PROVIDED ENTRIES:
----------------
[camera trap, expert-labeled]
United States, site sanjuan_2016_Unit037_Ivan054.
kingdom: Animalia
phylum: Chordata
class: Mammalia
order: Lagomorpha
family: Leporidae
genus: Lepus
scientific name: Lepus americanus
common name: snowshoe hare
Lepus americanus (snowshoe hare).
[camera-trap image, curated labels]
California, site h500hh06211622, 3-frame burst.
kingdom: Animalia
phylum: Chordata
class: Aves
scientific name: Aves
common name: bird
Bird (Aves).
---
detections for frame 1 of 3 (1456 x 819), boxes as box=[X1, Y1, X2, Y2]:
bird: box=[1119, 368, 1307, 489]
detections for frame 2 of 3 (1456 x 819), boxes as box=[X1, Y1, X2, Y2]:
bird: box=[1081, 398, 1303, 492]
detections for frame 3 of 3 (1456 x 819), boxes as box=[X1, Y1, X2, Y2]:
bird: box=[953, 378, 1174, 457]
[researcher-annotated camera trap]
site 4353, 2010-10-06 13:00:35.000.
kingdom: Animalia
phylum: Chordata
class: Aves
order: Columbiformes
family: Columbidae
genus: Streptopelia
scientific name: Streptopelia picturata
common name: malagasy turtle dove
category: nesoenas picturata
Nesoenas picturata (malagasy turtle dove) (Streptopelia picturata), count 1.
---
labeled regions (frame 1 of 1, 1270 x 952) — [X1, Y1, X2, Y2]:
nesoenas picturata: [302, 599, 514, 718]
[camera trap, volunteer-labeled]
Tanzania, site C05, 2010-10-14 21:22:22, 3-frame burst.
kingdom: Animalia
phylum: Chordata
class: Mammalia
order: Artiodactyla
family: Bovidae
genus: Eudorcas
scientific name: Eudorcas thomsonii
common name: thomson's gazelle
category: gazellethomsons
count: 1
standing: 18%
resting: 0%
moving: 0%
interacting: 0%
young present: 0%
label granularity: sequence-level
----------------
WORK INSTRUCTIONS:
Write the entries again, exactly as they stand.

TASK RESPONSE:
[camera trap, expert-labeled]
United States, site sanjuan_2016_Unit037_Ivan054.
kingdom: Animalia
phylum: Chordata
class: Mammalia
order: Lagomorpha
family: Leporidae
genus: Lepus
scientific name: Lepus americanus
common name: snowshoe hare
Lepus americanus (snowshoe hare).
[camera-trap image, curated labels]
California, site h500hh06211622, 3-frame burst.
kingdom: Animalia
phylum: Chordata
class: Aves
scientific name: Aves
common name: bird
Bird (Aves).
---
detections for frame 1 of 3 (1456 x 819), boxes as box=[X1, Y1, X2, Y2]:
bird: box=[1119, 368, 1307, 489]
detections for frame 2 of 3 (1456 x 819), boxes as box=[X1, Y1, X2, Y2]:
bird: box=[1081, 398, 1303, 492]
detections for frame 3 of 3 (1456 x 819), boxes as box=[X1, Y1, X2, Y2]:
bird: box=[953, 378, 1174, 457]
[researcher-annotated camera trap]
site 4353, 2010-10-06 13:00:35.000.
kingdom: Animalia
phylum: Chordata
class: Aves
order: Columbiformes
family: Columbidae
genus: Streptopelia
scientific name: Streptopelia picturata
common name: malagasy turtle dove
category: nesoenas picturata
Nesoenas picturata (malagasy turtle dove) (Streptopelia picturata), count 1.
---
labeled regions (frame 1 of 1, 1270 x 952) — [X1, Y1, X2, Y2]:
nesoenas picturata: [302, 599, 514, 718]
[camera trap, volunteer-labeled]
Tanzania, site C05, 2010-10-14 21:22:22, 3-frame burst.
kingdom: Animalia
phylum: Chordata
class: Mammalia
order: Artiodactyla
family: Bovidae
genus: Eudorcas
scientific name: Eudorcas thomsonii
common name: thomson's gazelle
category: gazellethomsons
count: 1
standing: 18%
resting: 0%
moving: 0%
interacting: 0%
young present: 0%
label granularity: sequence-level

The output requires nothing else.